**ACTIVITY**
Check each line of the data for "Handler" and select those that have it.

Saved entries
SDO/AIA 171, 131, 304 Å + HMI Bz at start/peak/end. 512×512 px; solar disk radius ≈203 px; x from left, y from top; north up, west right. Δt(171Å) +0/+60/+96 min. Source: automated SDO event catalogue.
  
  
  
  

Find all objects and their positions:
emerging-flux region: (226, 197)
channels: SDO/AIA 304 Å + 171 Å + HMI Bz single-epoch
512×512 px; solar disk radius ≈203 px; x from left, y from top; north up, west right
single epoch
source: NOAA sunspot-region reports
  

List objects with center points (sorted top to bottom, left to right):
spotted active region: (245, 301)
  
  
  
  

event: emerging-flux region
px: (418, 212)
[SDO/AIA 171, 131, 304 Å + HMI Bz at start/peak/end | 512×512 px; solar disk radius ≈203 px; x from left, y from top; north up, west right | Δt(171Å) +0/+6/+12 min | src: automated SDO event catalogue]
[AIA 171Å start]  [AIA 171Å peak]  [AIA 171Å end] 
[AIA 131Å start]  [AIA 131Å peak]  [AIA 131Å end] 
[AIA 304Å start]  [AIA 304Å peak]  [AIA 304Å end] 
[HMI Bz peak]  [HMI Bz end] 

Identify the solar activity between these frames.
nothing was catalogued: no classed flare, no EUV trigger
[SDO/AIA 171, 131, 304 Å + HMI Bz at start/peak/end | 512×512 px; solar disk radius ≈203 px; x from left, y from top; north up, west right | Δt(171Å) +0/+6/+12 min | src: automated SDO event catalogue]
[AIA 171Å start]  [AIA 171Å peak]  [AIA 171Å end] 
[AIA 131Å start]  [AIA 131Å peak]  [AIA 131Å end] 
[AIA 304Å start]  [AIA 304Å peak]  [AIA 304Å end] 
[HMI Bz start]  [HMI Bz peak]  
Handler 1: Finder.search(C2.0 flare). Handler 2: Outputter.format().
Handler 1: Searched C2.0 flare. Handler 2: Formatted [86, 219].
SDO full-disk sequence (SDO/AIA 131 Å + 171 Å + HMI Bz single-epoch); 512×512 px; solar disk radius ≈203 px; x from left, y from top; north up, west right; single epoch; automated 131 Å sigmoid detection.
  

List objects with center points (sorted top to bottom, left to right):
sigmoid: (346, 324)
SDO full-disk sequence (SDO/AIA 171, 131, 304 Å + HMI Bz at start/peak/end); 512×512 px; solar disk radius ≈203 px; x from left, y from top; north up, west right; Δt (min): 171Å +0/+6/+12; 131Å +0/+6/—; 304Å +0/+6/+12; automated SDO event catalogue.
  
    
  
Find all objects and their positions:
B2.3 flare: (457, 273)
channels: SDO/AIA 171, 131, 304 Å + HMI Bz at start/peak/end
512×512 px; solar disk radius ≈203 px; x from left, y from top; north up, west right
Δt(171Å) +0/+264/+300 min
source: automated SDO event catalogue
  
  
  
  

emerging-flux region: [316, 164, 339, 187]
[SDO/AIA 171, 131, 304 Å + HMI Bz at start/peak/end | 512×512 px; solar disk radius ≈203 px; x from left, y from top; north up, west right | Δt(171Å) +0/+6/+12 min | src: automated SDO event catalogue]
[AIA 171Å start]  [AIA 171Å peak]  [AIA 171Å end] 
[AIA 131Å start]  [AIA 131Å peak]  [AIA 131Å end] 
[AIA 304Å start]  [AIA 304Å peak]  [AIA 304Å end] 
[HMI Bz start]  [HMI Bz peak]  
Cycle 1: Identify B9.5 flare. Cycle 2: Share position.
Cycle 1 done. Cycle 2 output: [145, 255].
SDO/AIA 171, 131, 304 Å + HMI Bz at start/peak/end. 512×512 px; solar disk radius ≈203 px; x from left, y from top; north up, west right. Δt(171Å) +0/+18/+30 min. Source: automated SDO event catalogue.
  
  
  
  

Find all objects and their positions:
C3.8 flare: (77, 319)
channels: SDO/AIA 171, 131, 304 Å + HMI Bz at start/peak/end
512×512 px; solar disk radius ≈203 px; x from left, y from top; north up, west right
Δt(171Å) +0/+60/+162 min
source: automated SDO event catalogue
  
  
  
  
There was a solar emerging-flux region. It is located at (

**SOLVED PROBLEM**
Handler 1: Finder.search(C2.0 flare). Handler 2: Outputter.format().
Handler 1: Searched C2.0 flare. Handler 2: Formatted [86, 219].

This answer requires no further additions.